• RECORDS PROVIDED:
• • • • •
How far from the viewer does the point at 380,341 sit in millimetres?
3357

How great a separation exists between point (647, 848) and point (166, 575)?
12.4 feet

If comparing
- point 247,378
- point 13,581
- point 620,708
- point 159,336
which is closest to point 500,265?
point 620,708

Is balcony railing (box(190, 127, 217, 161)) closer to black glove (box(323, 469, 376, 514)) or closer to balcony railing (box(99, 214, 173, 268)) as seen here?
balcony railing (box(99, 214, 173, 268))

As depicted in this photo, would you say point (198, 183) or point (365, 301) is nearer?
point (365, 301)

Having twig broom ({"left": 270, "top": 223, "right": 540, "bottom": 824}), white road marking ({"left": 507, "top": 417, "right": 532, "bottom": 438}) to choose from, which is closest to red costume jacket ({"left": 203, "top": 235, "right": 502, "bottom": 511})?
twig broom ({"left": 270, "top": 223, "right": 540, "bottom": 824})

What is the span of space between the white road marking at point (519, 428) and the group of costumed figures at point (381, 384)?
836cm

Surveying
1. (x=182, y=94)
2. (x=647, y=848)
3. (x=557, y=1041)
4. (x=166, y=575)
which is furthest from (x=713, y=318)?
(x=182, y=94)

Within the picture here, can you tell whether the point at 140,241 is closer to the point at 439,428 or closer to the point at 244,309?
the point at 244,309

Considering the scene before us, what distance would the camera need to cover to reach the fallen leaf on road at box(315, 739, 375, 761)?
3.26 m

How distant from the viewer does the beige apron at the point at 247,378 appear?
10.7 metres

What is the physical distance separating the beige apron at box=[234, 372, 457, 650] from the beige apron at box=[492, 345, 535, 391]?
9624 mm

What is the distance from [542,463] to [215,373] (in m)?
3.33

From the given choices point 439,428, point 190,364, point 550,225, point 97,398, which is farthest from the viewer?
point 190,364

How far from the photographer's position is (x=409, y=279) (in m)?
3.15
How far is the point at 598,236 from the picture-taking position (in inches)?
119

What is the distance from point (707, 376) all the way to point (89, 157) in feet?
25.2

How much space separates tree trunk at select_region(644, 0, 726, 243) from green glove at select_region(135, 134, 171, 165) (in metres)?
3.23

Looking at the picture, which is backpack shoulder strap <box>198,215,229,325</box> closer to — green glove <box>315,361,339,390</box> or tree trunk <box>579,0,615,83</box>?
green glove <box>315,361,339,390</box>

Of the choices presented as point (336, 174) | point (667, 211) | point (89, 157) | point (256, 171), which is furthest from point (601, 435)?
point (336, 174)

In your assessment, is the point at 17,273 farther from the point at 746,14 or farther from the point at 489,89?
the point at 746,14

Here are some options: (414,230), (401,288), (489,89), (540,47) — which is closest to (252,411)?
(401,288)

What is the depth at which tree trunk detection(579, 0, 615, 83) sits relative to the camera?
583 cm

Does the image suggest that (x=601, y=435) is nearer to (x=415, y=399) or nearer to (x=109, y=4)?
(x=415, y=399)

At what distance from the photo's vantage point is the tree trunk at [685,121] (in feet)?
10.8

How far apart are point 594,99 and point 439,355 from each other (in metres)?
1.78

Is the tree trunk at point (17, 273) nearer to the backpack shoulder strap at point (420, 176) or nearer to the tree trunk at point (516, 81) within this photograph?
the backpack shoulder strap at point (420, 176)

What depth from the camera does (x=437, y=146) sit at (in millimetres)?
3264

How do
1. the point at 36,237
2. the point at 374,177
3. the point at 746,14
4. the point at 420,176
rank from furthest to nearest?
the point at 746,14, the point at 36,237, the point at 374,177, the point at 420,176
• • • • •
• EXERCISE OBJECTIVE:
Which lines of the items above contain the word "shoulder", with case counting? List every such line in full.

• EXPECTED ANSWER:
Looking at the picture, which is backpack shoulder strap <box>198,215,229,325</box> closer to — green glove <box>315,361,339,390</box> or tree trunk <box>579,0,615,83</box>?
Is the tree trunk at point (17, 273) nearer to the backpack shoulder strap at point (420, 176) or nearer to the tree trunk at point (516, 81) within this photograph?
the backpack shoulder strap at point (420, 176)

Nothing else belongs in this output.